— START OF DATA FOR THIS EXERCISE —

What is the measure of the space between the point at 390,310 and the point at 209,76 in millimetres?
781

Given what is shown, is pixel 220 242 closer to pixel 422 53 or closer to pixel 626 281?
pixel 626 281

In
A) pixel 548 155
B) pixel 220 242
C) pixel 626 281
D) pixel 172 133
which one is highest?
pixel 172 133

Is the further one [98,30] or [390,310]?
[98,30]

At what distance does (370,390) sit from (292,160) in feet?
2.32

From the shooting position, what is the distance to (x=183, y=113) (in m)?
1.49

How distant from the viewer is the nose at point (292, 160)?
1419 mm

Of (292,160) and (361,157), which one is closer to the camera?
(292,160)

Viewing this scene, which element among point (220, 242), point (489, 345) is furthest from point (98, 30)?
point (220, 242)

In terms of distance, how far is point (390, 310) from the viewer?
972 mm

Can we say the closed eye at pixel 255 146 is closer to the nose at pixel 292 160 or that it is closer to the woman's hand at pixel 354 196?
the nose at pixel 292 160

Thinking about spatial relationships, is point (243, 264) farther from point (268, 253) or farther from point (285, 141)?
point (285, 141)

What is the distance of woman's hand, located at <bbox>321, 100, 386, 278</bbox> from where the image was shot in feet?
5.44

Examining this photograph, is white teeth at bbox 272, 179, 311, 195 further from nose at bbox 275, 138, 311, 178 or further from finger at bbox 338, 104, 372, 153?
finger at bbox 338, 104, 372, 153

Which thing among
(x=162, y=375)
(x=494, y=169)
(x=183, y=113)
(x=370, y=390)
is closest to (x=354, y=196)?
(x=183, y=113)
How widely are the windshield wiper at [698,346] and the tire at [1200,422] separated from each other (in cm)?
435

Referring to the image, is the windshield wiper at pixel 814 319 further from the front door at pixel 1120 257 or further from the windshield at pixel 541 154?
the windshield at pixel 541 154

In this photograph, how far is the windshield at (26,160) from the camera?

— END OF DATA FOR THIS EXERCISE —

TASK GOAL:
Write out again, word for word, everything from the line that contains "Which thing among" down to the end of the records.

RESULT OF THIS EXERCISE:
Which thing among
(x=162, y=375)
(x=494, y=169)
(x=183, y=113)
(x=370, y=390)
is closest to (x=354, y=196)?
(x=183, y=113)
How widely are the windshield wiper at [698,346] and the tire at [1200,422] separated from each other (in cm)?
435

Referring to the image, is the windshield wiper at pixel 814 319 further from the front door at pixel 1120 257 or further from the windshield at pixel 541 154?
the windshield at pixel 541 154

In this photograph, how far is the windshield at (26,160) from the camera?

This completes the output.